Édition scientifique à l'ère de l'Open Access

La nouvelle initiative du Plan S secoue le monde de l’édition

Dans un article publié sur Nature, Holly Else, journaliste scientifique, met en lumière les tensions entre financeurs et éditeurs par rapport à la mise en place du plan S, officiellement effectif depuis le 1er janvier 2021. En effet, pour accélérer l’accès ouvert aux publications, les financeurs de la cOAlition S souhaitent mettre fin au modèle d’abonnement aux revues ce qui a suscité de vives inquiétudes de la part d’éditeurs importants.

Les questions économiques sont depuis toujours la principale pomme de discorde. De nombreux bailleurs de fonds et chercheurs soulignent que les grandes sociétés d’édition scientifique réalisent des bénéfices considérables en comptant sur les chercheurs pour fournir gratuitement des manuscrits et réviser leurs travaux respectifs. En retour, les éditeurs affirment que leur travail ajoute de la valeur aux articles scientifiques.

D’après les éditeurs, le passage à l’Open Access (OA) pose notamment problème pour les revues très sélectives qui rejettent la plupart des articles qui leur sont soumis. Ces revues ont fait valoir que, si elles passaient à un modèle OA, elles devraient facturer des frais extrêmement élevés pour la publication de leurs articles. Ces revues se sont finalement adaptées pour devenir “hybrides” : elles conservent leur modèle d’abonnement mais proposent également une option de publication en libre accès, avec des frais par article parmi les plus élevés du secteur, par exemple 9500€ pour publier un article en OA dans Nature ou 8500€ pour Cell. Ces frais de publication prohibitifs vont à l’encontre des recommandations du Plan S qui demande de la transparence et des montants “justes et raisonnables” pour que les financeurs continuent à les prendre à leur charge.

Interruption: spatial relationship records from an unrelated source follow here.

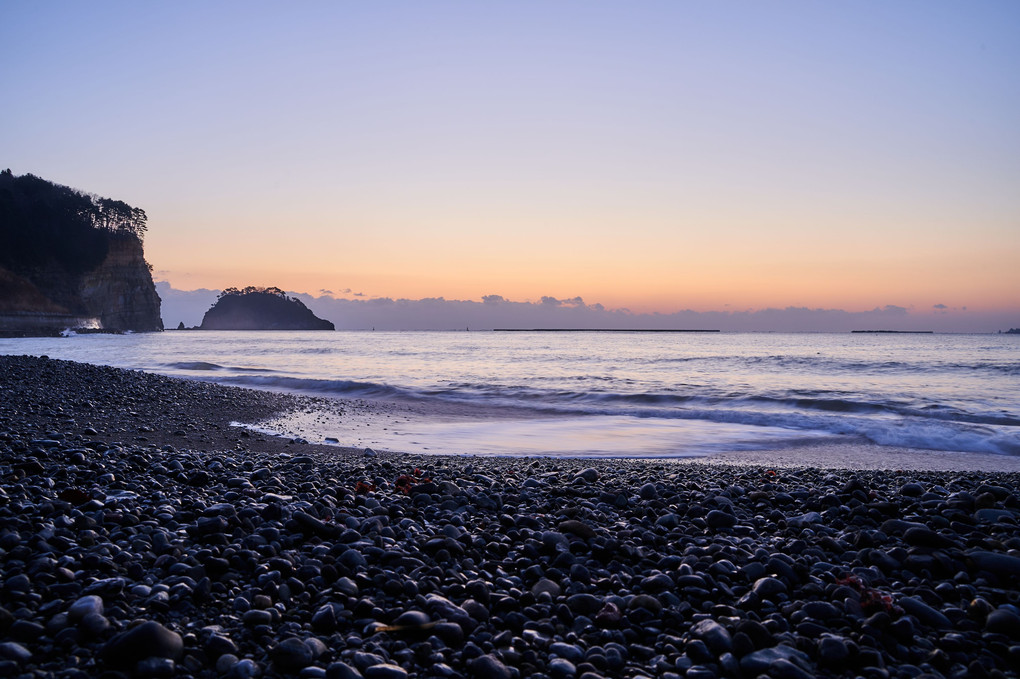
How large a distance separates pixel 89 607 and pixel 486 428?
9938mm

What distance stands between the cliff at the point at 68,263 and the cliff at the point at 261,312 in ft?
208

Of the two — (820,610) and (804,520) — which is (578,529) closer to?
(820,610)

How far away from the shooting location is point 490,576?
344cm

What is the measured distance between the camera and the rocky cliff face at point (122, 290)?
8288cm

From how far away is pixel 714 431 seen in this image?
1239 cm

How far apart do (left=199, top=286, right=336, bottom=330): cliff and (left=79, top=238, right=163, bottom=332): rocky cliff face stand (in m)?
64.8

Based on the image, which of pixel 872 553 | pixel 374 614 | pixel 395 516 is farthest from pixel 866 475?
pixel 374 614

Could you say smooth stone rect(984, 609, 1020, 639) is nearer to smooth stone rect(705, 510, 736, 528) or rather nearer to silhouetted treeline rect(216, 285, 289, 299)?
smooth stone rect(705, 510, 736, 528)

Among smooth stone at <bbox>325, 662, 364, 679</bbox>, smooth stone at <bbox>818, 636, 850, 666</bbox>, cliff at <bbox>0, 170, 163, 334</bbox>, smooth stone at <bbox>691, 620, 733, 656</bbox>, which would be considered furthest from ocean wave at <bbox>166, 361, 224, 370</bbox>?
cliff at <bbox>0, 170, 163, 334</bbox>

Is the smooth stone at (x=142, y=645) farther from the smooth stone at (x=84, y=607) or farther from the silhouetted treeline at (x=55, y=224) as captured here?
the silhouetted treeline at (x=55, y=224)

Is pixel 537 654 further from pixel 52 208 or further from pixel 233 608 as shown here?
pixel 52 208

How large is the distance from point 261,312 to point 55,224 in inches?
3140

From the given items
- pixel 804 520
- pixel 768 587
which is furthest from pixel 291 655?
pixel 804 520

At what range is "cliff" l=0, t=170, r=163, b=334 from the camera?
72.5m
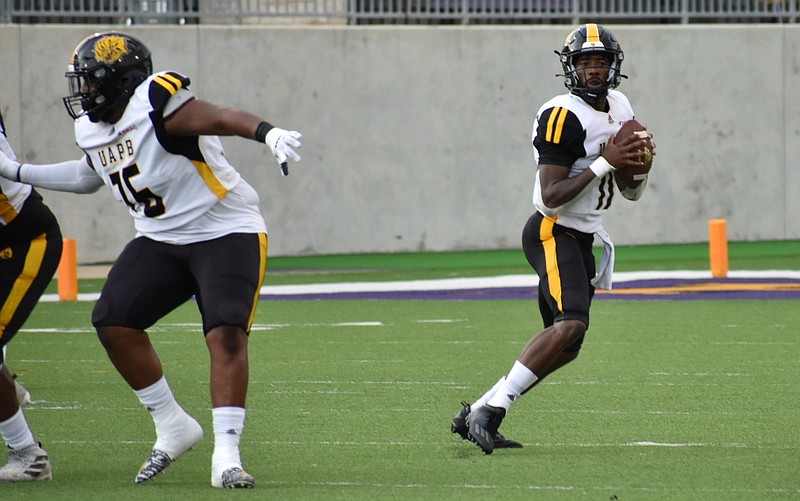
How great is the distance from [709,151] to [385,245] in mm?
4823

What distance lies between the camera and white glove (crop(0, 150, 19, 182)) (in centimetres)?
556

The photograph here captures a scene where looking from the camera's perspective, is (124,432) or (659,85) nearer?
(124,432)

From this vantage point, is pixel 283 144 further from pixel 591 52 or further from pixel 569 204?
pixel 591 52

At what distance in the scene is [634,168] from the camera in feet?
19.6

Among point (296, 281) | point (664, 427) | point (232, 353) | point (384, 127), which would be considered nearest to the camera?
point (232, 353)

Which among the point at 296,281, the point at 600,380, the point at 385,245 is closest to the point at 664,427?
the point at 600,380

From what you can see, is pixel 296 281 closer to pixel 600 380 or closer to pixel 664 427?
pixel 600 380

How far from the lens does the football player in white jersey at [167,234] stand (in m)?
5.07

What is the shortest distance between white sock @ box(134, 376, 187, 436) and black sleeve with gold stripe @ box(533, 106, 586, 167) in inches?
75.0

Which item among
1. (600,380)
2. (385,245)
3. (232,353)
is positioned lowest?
(385,245)

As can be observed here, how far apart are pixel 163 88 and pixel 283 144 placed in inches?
24.6

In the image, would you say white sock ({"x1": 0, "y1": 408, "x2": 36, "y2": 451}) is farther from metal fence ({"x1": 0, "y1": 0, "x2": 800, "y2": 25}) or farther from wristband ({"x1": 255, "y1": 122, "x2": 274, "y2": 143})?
metal fence ({"x1": 0, "y1": 0, "x2": 800, "y2": 25})

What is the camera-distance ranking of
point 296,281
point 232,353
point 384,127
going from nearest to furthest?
point 232,353 → point 296,281 → point 384,127

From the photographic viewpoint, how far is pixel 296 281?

Afin d’éviter des frais de publication trop élevés, d’autres revues, comme Science et The New England Journal of Medicine, permettront aux scientifiques financés par la cOAlition S de mettre en ligne leur manuscrit auteur accepté sur une archive ouverte (la version finale de l’article mise en page par l’éditeur restant accessible sur abonnement). Ces revues jouent donc le jeu de la cOAlition S et des auteurs en acceptant de mettre en place la nouvelle initiative du Plan S intitulée “Stratégie de Conservation des Droits” (SCD). Cependant, il n’est pas certain que cette voie pourra continuer à exister si un nombre important de financeurs rejoignent la cOAlition S.

Plus de 50 éditeurs (dont Elsevier, Springer Nature et Wiley) ont affirmé qu’ils n’étaient pas favorables à la SCD pour assurer la conformité avec le Plan S. Wiley et Springer Nature ont également déclaré qu’ils ne rejetteraient pas automatiquement les manuscrits dont les auteurs utilisent la SCD mais qu’ils les orienteraient vers la publication de l’article final en OA.

Dans son article, Holly Else reconnaît finalement que, malgré ses aspects complexes pour les auteurs, le Plan S a déjà entraîné un profond changement dans le paysage de l’Open Access :

  • toutes les revues sont désormais obligées de proposer une option de publication en Open Access ;
  • les prix pratiqués par les éditeurs devraient devenir plus transparents et refléter les services fournis.

Finalement, l’impact du Plan S pourrait dépendre du soutien des financeurs mondiaux, notamment américains et chinois.